In this week’s “Know The Rules!,” I am sharing details about the Physical Safeguards of the Health Insurance Portability and Accountability Act (HIPAA) Security Standards, 45 CFR § 164.310.
An important step in protecting electronic protected health information (ePHI) is to implement reasonable and appropriate physical safeguards for information systems and related equipment and facilities.
The HIPAA Security Rule defines Physical Safeguards as:
“Physical measures, policies and procedures to protect a CE’s and BA’s electronic information systems and related buildings and equipment, from natural and environmental hazards, and unauthorized intrusion.”
As with all the standards in the HIPAA Security Rule, compliance with the Physical Safeguards standards requires Covered Entities (CEs) and Business Associates (BAs) to perform an evaluation of their security controls already in place, an accurate and thorough risk analysis, and a series of documented solutions derived from a number of factors unique to their organization.

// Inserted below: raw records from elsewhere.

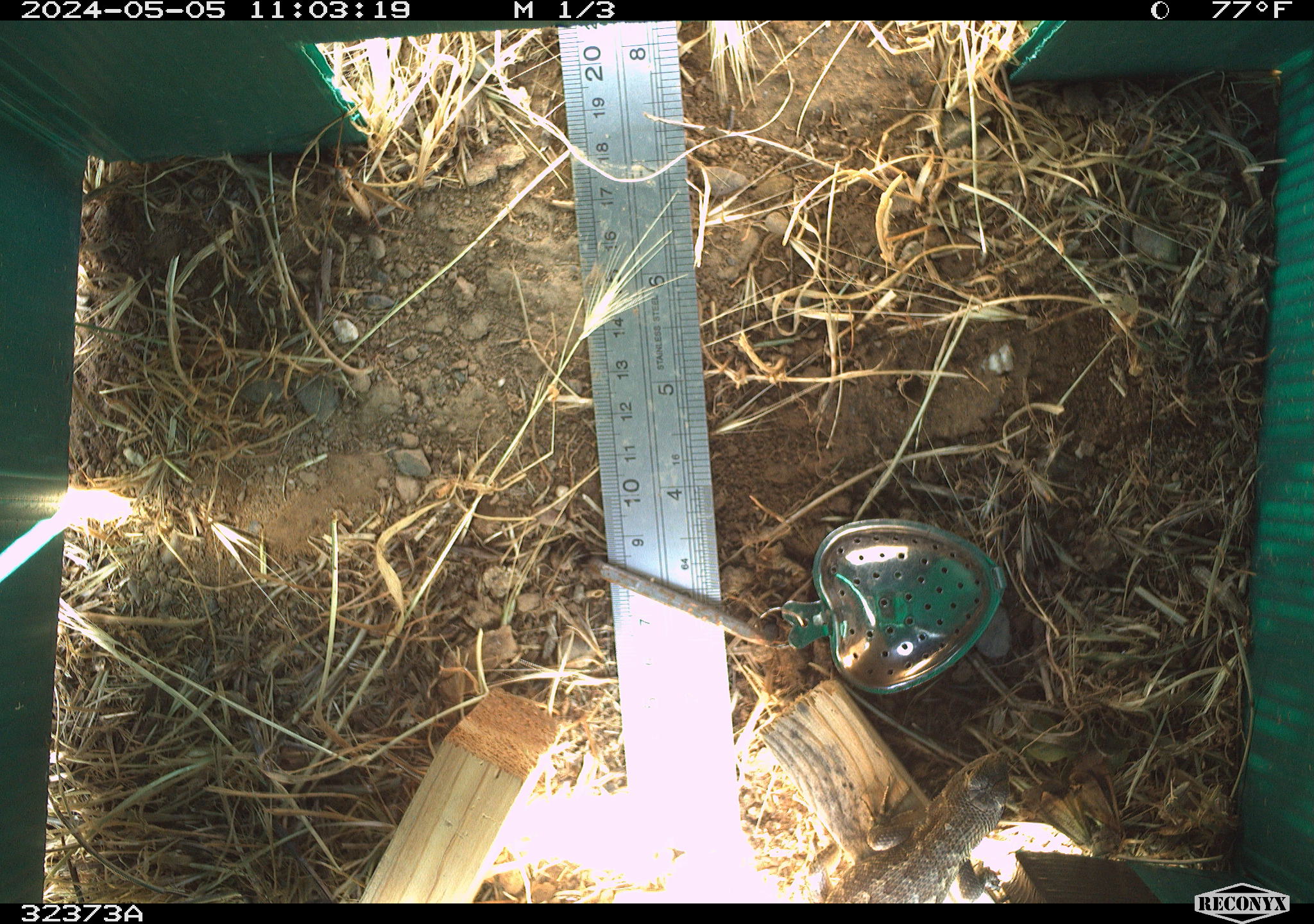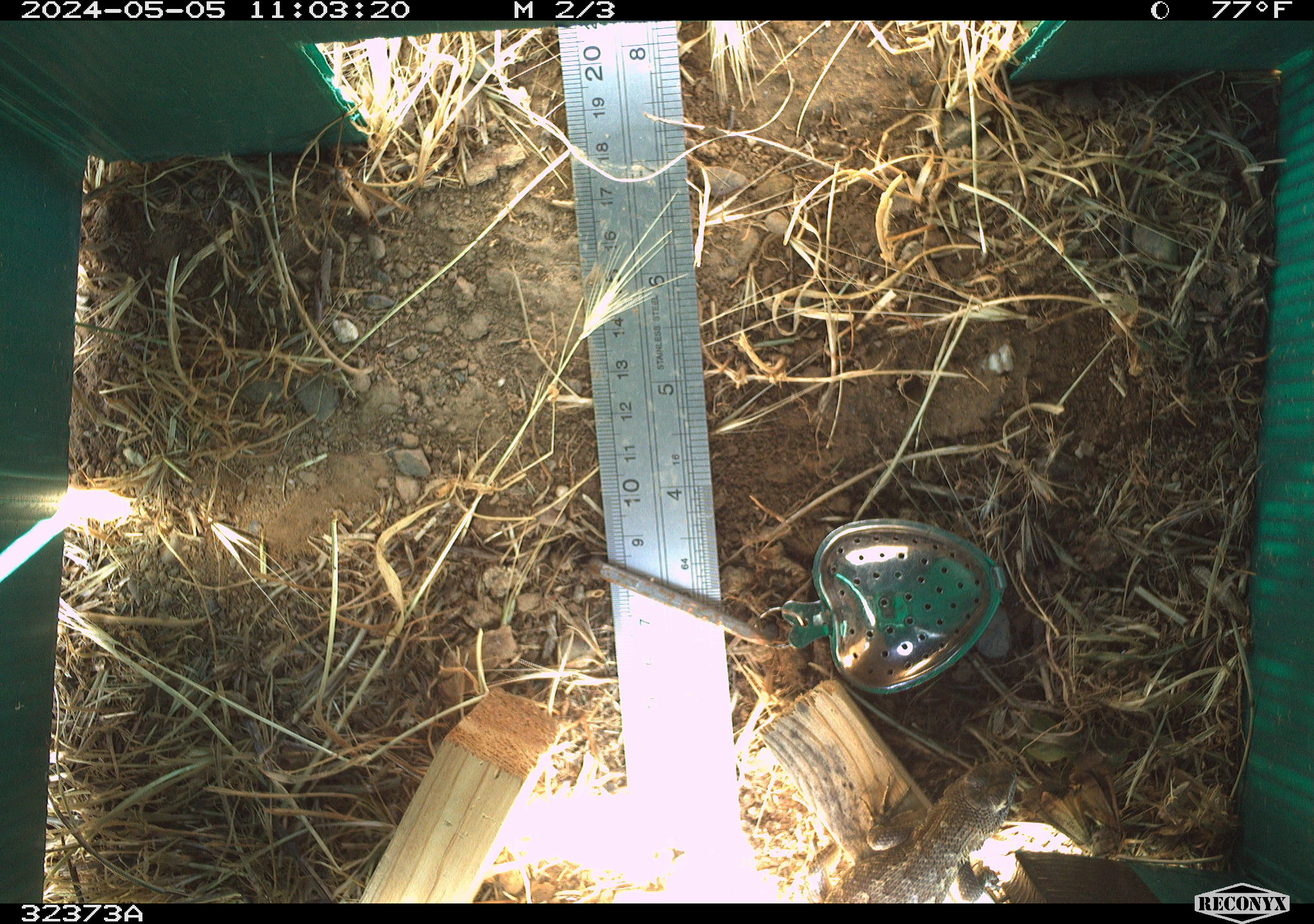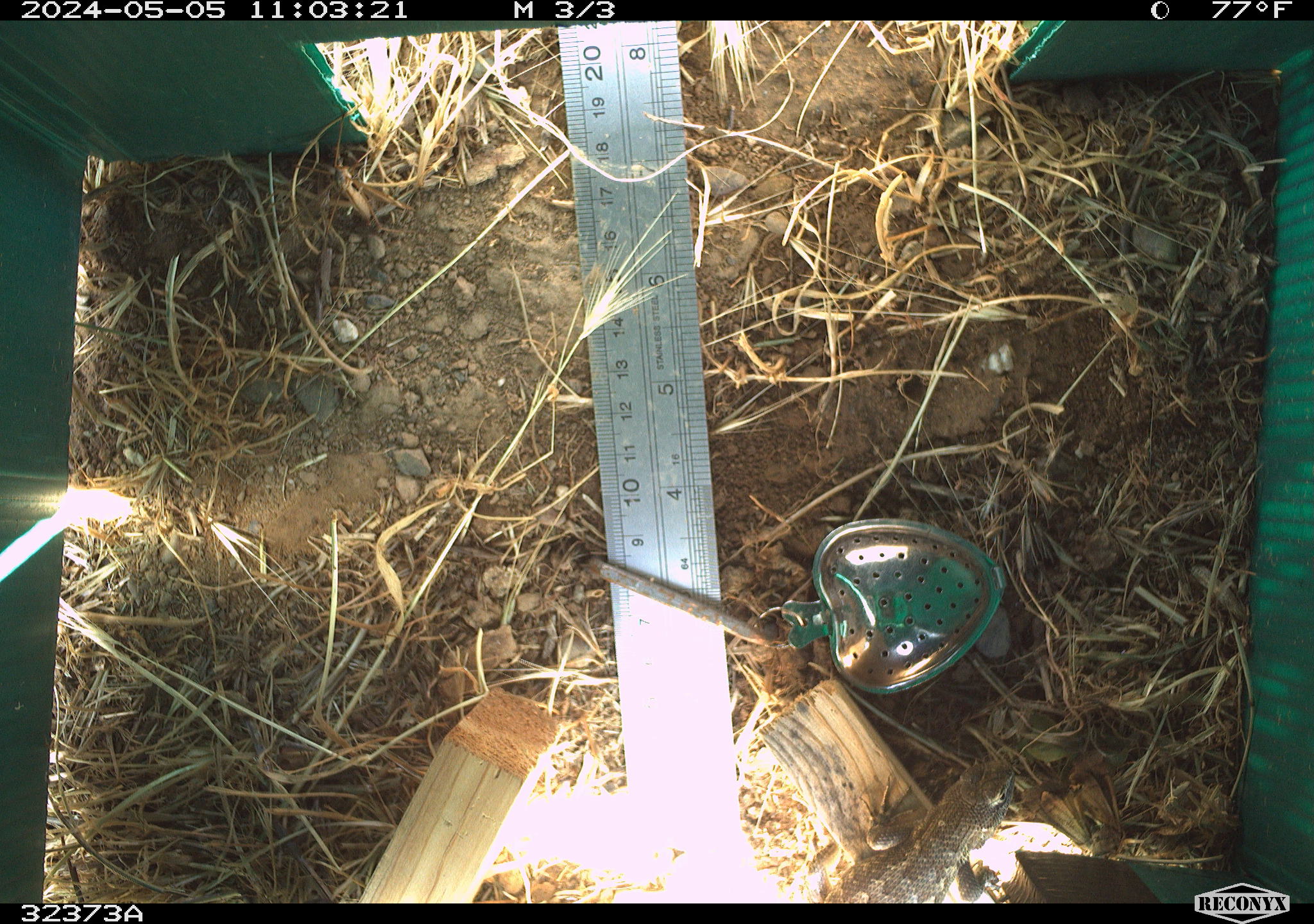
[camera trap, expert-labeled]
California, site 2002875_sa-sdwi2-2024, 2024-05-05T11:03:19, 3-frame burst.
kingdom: Animalia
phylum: Chordata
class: Reptilia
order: Squamata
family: Phrynosomatidae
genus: Sceloporus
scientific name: Sceloporus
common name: spiny lizards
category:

- Facility Access Controls – 45 CFR § 164.310(a)(1)
- Contingency Operations (A)
- Facility Security Plan (A)
- Access Control and Validation Procedures (A)
- Maintenance Records (A)
- Workstation Use – 45 CFR § 164.310(b)
- Workstation Security – 45 CFR § 164.310(c)
- Device Media Controls – 45 CFR § 164.310(a)(1)
- Disposal (R)
- Media Re-use (R)
- Accountability (A)
- Data Backup and Storage (A)
The following table contains a list of possible Security Area to Consider and Examples of Potential Security Measure for the Physical Safeguards.
Although the Physical Safeguard standard specifically references “workstations,” this is defined in the HIPAA Rules as:
“A computing device, for example a laptop or desktop computer, or any other device that performs similar functions and electronic media stored in its immediate environment.”
Portable electronic devices are included in this definition which includes tablets, smart phones, and similar portable electronic devices (and easily portable Thumb Drives). You should know physical security controls are often the simplest and least expensive forms of protection to secure PHI.
Some physical security controls may even have no cost incurred to implement – such as ensuring portable electronic devices (laptop computers, portable storage devices, and pen drives) are locked away when they are not in use. Another method is to limit the amount of PHI they contain.
Remember: Security is not a one-time project, but rather an on-going, dynamic process that will create new challenges as CEs’ & BAs’ organizations and technologies change. It is NOT a sprint, but instead a MARATHON!!
Covered Entities and Business Associates need to understand your patients are entrusting YOU with their most private and intimate details, they expect it to remain secure.
Besides, it is YOUR practice, YOUR patients, YOUR reputation and YOUR legacy! Why are you leaving yourself wide open to such risks?